Rock Art
Yesterday we visited a National Forest site, the V-V (pronounced Vee Bar Vee) ranch, for an archeology fair. We missed the Hopi dancers because of time zone differences. Arizona as a whole does not observe daylight savings, but the Native American reservations do. We turned up in time for the dancers Arizona time, and they had performed at reservation time, so we were an hour late.
Even so we had a great time. There were a number of exhibits by local archeological groups. It’s not an easy task gathering archaeological evidence from people with very little metallurgy or pottery, especially if they had the annoying habit of reusing tools and projectile heads from previous inhabitants of the land.

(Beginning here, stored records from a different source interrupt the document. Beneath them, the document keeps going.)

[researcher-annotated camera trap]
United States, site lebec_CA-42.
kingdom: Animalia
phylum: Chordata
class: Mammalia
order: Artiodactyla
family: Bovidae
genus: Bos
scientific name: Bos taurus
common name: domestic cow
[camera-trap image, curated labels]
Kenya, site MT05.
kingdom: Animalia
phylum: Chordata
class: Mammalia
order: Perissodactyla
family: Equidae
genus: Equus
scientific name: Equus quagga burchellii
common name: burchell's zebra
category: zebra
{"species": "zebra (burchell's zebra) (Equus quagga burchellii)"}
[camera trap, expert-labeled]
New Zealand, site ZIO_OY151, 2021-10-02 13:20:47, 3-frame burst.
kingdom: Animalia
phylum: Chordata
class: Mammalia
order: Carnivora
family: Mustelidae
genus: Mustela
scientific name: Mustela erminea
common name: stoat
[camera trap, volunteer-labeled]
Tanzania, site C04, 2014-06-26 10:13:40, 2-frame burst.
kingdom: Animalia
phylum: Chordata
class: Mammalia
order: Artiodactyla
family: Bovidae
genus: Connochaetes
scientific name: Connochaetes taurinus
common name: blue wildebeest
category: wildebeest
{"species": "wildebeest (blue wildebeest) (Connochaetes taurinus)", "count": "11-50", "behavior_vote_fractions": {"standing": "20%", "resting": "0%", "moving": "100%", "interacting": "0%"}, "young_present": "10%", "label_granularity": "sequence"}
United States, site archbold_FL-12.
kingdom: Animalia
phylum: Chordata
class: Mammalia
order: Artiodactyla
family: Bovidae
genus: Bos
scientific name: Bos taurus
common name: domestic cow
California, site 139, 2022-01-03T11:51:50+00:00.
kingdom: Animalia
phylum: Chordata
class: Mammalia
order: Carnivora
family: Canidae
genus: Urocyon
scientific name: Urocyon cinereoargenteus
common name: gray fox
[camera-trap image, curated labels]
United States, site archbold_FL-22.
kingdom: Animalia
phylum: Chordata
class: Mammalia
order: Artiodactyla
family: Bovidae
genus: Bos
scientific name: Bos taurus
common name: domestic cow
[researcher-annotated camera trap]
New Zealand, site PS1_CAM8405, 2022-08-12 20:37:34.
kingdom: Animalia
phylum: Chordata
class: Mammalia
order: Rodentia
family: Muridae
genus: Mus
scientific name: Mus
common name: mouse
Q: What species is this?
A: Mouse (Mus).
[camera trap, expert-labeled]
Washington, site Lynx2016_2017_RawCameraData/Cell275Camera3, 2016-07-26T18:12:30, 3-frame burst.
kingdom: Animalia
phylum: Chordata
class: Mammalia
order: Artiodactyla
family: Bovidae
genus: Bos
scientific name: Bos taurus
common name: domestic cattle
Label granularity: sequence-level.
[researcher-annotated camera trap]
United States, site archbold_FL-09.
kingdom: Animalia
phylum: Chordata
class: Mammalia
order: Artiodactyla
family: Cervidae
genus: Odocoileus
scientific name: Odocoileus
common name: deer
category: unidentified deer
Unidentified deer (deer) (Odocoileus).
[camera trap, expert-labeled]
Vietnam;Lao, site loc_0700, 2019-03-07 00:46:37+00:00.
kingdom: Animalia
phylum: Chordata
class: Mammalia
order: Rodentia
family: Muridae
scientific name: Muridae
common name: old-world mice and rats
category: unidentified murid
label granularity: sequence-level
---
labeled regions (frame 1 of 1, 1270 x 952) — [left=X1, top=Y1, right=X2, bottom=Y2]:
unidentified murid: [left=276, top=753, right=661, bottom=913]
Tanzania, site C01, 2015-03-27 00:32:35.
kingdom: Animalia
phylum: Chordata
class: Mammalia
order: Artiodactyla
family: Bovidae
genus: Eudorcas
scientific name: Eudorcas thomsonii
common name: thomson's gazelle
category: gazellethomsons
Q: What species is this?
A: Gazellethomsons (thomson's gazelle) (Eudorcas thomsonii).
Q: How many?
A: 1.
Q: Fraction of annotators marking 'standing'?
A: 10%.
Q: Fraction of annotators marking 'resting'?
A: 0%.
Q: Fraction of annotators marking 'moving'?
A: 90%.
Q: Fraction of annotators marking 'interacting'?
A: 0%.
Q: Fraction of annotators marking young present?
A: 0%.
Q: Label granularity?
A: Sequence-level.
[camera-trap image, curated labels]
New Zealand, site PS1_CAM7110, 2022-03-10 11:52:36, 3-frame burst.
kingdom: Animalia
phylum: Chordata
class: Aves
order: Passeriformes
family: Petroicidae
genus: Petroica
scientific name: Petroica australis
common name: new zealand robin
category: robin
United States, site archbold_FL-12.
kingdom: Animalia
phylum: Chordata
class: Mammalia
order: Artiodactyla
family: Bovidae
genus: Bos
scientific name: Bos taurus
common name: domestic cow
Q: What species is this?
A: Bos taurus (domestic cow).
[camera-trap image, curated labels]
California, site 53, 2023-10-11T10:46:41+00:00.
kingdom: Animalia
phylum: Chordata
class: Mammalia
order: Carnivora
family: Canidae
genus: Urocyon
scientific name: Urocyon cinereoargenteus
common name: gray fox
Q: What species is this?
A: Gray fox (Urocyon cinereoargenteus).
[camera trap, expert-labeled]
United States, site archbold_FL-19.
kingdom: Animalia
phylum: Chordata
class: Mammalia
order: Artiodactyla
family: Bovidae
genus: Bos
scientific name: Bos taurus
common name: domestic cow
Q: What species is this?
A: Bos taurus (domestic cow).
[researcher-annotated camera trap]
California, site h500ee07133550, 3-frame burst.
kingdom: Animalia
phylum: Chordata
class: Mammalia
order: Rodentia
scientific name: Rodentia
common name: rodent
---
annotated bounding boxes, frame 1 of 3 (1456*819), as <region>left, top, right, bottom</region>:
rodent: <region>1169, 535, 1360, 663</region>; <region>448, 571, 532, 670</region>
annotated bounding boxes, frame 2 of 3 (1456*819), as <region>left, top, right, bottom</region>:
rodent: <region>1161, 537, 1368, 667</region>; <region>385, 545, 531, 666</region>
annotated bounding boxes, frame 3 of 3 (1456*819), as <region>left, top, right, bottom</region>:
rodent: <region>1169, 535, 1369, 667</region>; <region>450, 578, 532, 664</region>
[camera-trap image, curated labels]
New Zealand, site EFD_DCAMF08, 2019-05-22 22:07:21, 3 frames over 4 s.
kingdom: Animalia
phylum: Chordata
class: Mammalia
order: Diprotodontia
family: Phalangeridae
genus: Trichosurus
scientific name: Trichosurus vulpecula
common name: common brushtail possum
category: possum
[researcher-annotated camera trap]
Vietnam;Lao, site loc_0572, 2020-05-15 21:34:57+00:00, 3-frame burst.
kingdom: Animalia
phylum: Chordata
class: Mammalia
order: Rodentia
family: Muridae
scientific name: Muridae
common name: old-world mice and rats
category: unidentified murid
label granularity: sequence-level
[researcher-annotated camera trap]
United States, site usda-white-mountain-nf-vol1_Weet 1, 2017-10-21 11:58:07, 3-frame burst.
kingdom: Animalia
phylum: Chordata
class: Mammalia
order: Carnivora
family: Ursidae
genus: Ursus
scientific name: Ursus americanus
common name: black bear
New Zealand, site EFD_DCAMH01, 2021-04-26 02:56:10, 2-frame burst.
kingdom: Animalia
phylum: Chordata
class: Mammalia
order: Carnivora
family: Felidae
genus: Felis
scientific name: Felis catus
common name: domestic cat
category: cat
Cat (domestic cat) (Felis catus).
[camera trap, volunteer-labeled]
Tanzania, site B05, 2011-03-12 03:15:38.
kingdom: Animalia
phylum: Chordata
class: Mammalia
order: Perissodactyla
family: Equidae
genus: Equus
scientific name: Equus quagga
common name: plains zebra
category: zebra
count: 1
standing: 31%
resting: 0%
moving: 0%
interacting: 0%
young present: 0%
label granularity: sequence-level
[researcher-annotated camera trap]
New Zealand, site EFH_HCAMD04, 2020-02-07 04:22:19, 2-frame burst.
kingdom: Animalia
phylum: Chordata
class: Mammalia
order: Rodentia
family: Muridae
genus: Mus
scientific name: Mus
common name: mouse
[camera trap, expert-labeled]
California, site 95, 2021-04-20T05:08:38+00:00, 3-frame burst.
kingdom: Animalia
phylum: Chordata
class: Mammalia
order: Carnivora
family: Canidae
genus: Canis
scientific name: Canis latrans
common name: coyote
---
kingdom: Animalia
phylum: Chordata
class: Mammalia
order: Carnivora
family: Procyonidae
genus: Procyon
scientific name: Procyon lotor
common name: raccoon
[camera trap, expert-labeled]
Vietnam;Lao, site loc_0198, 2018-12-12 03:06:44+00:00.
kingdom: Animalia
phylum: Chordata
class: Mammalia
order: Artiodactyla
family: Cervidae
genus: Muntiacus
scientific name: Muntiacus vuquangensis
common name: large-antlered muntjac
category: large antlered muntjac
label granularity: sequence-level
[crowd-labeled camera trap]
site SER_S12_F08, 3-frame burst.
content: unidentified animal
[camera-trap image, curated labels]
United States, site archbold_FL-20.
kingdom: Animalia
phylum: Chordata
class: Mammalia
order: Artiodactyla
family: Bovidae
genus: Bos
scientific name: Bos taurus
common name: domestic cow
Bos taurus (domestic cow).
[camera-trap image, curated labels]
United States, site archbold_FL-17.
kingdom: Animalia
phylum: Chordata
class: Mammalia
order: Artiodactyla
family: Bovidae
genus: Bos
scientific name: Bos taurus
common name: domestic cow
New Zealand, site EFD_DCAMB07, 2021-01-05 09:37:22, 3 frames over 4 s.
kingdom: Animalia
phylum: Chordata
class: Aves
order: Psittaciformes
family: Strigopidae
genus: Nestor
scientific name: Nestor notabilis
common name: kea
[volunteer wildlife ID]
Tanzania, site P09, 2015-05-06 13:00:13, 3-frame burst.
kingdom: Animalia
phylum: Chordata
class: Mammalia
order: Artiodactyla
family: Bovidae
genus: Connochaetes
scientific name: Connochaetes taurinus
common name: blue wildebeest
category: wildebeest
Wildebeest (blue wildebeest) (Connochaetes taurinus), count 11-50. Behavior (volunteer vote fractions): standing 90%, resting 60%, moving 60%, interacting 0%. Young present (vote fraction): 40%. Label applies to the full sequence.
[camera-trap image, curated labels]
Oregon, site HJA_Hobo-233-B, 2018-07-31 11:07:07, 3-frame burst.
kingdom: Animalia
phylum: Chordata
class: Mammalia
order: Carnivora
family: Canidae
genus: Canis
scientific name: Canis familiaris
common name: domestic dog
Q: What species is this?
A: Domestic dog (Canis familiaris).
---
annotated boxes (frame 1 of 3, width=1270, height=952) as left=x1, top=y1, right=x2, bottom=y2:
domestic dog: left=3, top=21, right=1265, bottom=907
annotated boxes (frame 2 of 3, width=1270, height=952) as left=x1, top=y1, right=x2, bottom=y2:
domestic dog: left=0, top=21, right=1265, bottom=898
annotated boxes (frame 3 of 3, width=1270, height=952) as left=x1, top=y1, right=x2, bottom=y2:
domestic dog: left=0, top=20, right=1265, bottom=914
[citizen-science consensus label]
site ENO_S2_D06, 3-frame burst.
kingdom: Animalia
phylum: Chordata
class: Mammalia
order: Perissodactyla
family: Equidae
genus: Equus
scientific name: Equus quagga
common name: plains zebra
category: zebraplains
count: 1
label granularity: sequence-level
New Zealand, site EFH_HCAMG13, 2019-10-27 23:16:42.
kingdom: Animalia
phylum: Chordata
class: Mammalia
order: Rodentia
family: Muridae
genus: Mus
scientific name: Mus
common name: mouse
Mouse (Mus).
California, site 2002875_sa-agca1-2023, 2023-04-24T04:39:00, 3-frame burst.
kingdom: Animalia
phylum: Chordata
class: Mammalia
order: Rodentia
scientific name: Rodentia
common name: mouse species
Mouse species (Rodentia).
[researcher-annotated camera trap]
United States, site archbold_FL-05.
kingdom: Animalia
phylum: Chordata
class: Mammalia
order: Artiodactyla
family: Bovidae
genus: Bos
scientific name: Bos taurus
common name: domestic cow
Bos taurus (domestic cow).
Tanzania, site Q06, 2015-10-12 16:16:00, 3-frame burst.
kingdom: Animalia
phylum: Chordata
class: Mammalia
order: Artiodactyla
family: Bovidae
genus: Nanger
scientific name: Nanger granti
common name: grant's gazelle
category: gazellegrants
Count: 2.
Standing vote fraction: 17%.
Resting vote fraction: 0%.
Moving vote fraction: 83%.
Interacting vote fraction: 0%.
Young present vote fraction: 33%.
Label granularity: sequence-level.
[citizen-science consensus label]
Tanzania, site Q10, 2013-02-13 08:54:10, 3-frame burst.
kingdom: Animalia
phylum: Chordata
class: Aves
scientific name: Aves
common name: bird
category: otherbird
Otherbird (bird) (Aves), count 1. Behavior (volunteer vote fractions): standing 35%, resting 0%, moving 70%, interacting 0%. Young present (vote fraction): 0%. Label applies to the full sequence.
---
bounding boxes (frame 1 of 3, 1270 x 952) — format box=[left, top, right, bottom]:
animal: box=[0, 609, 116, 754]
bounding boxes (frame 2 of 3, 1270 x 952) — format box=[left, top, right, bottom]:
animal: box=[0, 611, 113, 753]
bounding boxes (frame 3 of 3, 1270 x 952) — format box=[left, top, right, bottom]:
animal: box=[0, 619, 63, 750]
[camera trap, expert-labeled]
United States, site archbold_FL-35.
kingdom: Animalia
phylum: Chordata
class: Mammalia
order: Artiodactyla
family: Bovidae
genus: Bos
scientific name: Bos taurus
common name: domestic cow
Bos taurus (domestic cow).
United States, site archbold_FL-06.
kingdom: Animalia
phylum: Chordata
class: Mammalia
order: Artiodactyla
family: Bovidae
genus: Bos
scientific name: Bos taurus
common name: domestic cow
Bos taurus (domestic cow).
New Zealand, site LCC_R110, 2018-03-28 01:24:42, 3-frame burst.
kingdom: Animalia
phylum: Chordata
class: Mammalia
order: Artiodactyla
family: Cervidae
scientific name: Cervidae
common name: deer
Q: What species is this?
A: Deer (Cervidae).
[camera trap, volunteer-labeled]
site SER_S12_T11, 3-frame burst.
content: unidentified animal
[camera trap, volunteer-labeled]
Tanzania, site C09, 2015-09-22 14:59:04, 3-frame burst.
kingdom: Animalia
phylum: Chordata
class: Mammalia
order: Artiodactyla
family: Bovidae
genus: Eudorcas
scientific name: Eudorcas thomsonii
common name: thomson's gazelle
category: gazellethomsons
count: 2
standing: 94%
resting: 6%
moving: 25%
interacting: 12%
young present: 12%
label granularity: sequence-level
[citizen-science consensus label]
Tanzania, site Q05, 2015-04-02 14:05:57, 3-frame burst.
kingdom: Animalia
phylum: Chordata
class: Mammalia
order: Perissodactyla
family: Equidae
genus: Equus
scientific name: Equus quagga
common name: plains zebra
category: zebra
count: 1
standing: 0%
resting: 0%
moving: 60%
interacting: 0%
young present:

We might find an old arrowhead and stick it in a museum collection, but they would find an old arrowhead and stick it in an arrow, thus confusing the archaeological record by hundreds of years.
The site contains the best Native American petroglyphs in Arizona…
…on a rock face that also acts an a solar calendar.
As the sun crosses the line of the rock face, the two rocks that project from the crack in the rock cast shadows with a beam of sunlight between them. It’s been suggested that when the beam crosses certain petroglyphs that indicates solstices, equinoxes, the best time to plant and harvest corn, and the time to perform ritual dances. This is the corn petroglyph.
These are the ritual dancers.
While many of the other petroglyphs are obscure in meaning, some are obvious. The bighorn sheep…
… heron…
… tortoise…
… and Doctor Who being pursued by a dalek.
I though this one was a snake, but apparently it is a map of the River Verde as it was eight hundred years ago.
Perhaps it is a snake disguised as the River Verde.